**EXERCISE REQUIREMENTS:** Every record should be written out exactly, please.

═══ EXTRACTED DATA ═══

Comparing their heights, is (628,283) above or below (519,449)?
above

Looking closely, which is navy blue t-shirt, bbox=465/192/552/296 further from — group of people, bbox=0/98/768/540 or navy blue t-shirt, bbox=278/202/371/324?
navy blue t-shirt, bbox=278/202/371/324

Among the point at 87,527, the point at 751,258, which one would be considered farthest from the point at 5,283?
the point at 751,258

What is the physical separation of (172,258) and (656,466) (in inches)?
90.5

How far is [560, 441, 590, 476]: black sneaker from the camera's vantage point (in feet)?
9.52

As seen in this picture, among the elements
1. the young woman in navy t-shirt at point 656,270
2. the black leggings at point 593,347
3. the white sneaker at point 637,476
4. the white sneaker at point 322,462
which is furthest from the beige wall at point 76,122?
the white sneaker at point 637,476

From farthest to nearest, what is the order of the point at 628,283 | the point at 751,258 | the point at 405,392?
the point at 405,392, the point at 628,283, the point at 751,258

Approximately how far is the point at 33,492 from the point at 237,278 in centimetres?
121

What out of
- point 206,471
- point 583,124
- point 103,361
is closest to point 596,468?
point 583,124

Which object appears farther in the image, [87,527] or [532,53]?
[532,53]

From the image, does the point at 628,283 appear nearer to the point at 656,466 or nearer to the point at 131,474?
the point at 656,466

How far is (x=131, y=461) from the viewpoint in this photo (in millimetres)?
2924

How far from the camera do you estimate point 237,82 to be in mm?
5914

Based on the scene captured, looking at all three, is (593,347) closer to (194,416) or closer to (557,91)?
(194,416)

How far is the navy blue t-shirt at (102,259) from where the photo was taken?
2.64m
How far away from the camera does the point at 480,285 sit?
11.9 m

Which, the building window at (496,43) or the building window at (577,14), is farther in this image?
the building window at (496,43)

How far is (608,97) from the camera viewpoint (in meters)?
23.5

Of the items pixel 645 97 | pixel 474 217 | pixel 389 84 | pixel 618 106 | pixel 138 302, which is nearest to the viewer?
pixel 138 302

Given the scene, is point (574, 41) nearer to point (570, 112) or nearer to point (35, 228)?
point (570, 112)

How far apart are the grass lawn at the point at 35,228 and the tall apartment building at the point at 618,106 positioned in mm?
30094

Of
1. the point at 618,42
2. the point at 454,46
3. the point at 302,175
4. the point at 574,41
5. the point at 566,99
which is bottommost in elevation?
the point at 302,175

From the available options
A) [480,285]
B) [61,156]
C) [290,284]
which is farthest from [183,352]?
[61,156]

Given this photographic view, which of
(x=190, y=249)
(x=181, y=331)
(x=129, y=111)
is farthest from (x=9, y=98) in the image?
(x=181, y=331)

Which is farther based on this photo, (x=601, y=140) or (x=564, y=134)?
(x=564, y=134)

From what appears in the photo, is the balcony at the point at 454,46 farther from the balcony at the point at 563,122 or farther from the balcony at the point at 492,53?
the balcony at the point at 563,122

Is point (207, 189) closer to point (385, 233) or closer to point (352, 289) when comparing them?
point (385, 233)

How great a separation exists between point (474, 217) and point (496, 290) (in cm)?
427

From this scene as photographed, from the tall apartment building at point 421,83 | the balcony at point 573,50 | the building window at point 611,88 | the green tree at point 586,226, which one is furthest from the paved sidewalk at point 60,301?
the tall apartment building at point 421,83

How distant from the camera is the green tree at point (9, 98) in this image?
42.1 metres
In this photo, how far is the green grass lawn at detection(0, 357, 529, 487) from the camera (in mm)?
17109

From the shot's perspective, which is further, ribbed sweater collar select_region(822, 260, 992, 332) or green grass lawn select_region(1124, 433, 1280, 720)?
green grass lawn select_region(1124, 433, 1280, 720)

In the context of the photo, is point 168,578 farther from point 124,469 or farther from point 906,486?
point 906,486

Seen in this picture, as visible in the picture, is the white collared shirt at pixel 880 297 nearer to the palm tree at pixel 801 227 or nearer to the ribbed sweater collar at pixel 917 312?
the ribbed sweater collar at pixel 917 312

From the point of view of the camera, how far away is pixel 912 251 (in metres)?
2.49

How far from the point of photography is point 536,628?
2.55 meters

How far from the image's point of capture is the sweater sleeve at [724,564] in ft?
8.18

═══

**RESPONSE TO THE EXERCISE:**
Comparing their heights, is (628,283) above or below (519,449)?
above

Looking closely, which is navy blue t-shirt, bbox=465/192/552/296 further from — group of people, bbox=0/98/768/540 or navy blue t-shirt, bbox=278/202/371/324?
navy blue t-shirt, bbox=278/202/371/324

Among the point at 87,527, the point at 751,258, which one would be considered farthest from the point at 5,283?
the point at 751,258

What is the physical separation of (172,258) and (656,466) (in inches)?
90.5

How far is [560, 441, 590, 476]: black sneaker from the camera's vantage point (in feet)?
9.52

As seen in this picture, among the elements
1. the young woman in navy t-shirt at point 656,270
2. the black leggings at point 593,347
3. the white sneaker at point 637,476
4. the white sneaker at point 322,462
which is furthest from the beige wall at point 76,122?
the white sneaker at point 637,476

From farthest to nearest, what is the order of the point at 628,283 | the point at 751,258 | the point at 405,392?
the point at 405,392, the point at 628,283, the point at 751,258

Approximately how far is the point at 33,492 from the point at 237,278 in centimetres?
121

What out of
- point 206,471
- point 583,124
- point 103,361
is closest to point 596,468?
point 583,124

Which object appears farther in the image, [87,527] or [532,53]?
[532,53]

From the image, does the point at 628,283 appear nearer to the point at 656,466 or nearer to the point at 131,474?
the point at 656,466

How far is (x=131, y=461) from the viewpoint in this photo (in millimetres)?
2924

How far from the camera do you estimate point 237,82 to be in mm?
5914

Based on the scene captured, looking at all three, is (593,347) closer to (194,416) or closer to (557,91)?
(194,416)

How far is the navy blue t-shirt at (102,259) from where the photo was taken?
2.64m
How far away from the camera does the point at 480,285 sit?
11.9 m

Which, the building window at (496,43) or the building window at (577,14), is farther in this image?
the building window at (496,43)

How far is (608,97) from the camera viewpoint (in meters)?
23.5

Of the items pixel 645 97 | pixel 474 217 | pixel 389 84 | pixel 618 106 | pixel 138 302, which is nearest to the viewer?
pixel 138 302

Given the scene, is point (574, 41) nearer to point (570, 112) or nearer to point (35, 228)?
point (570, 112)

How far apart are the grass lawn at the point at 35,228 and the tall apartment building at the point at 618,106 positioned in mm?
30094

Of
1. the point at 618,42
2. the point at 454,46
3. the point at 302,175
4. the point at 574,41
5. the point at 566,99
which is bottommost in elevation?
the point at 302,175

From the available options
A) [480,285]
B) [61,156]
C) [290,284]
which is farthest from [183,352]?
[61,156]

Given this photographic view, which of
(x=190, y=249)
(x=181, y=331)
(x=129, y=111)
is farthest from (x=9, y=98) in the image?
(x=181, y=331)

Which is farther based on this photo, (x=601, y=140) or (x=564, y=134)?
(x=564, y=134)

From what appears in the photo, is the balcony at the point at 454,46 farther from the balcony at the point at 563,122 or farther from the balcony at the point at 492,53?
the balcony at the point at 563,122

Is point (207, 189) closer to point (385, 233) or closer to point (352, 289) when comparing them?
point (385, 233)

How great a separation exists between point (474, 217) and point (496, 290) (in cm)?
427

From this scene as photographed, from the tall apartment building at point 421,83 | the balcony at point 573,50 | the building window at point 611,88 | the green tree at point 586,226, which one is furthest from the paved sidewalk at point 60,301?
the tall apartment building at point 421,83

How distant from the camera is the green tree at point (9, 98) in this image?
42.1 metres
In this photo, how far is the green grass lawn at detection(0, 357, 529, 487) from the camera (in mm)?
17109

From the shot's perspective, which is further, ribbed sweater collar select_region(822, 260, 992, 332) or green grass lawn select_region(1124, 433, 1280, 720)?
green grass lawn select_region(1124, 433, 1280, 720)

In the context of the photo, is point 168,578 farther from point 124,469 or farther from point 906,486?
point 906,486

Seen in this picture, as visible in the picture, is the white collared shirt at pixel 880 297 nearer to the palm tree at pixel 801 227 or nearer to the ribbed sweater collar at pixel 917 312?
the ribbed sweater collar at pixel 917 312

From the point of view of the camera, how far away is pixel 912 251 (in metres)?
2.49

How far from the point of photography is point 536,628?
2.55 meters

How far from the image's point of capture is the sweater sleeve at [724,564] in ft?
8.18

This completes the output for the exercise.